ISLAMABAD: The country’s public debt will remain 83 per cent of the Gross Domestic Product (GDP) during the current fiscal year (2019-20), much higher than the 60 per cent limit set under the Fiscal Responsibility and Debt Limitation Act, 2005.
Sources said the Ministry of Finance (MoF) has acknowledged in the medium-term macroeconomic framework that the country’s public debt to GDP will remain 83pc during FY20.
The public debt in FY20 is lower than that of FY19 (85pc of the GDP).
The ministry has projected that the public debt will decrease in coming years, as it would likely remain 81pc of GDP in 2020-21, 79pc in 2021-22 and 77pc in 2022-23.
Sources said the Federal Board of Revenue (FBR)’s tax collection had been projected at 10.8pc of GDP or Rs5,179 billion in the current fiscal year; 12.5pc of GDP or Rs6,191 billion in 2020-21; 13.1pc in 2021-22; and 13.6pc in fiscal year 2022-23.
The ministry wanted to reduce the budget deficit to 3pc (Rs1,819 billion) by 2022-23 from projected 7.1pc (Rs3,146 billion) for the current fiscal year, they added.
In addition, the ministry also projected to bring down the inflation from 11.7pc in the ongoing year to 5.3pc in 2022-23, sources maintained.
They said the economic growth would surge from 2.6pc in FY20 to 5.1pc till FY23, as per the projections of the PTI government’s economic team.

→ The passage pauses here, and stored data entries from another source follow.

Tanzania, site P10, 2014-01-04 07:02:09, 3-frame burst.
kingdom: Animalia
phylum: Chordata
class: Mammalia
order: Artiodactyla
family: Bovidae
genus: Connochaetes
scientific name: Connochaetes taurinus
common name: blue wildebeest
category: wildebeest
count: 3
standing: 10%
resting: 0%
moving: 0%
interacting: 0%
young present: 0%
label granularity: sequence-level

Sources said the federal cabinet was also informed on Tuesday that the sectoral spending priorities are food security, agriculture (locust control), health security (the coronavirus), higher education, sustainable development goals, tourism development, harmonisation of pay and allowances, defence and public security, ‘Ehsaas’ and social safety net, and public sector development programme.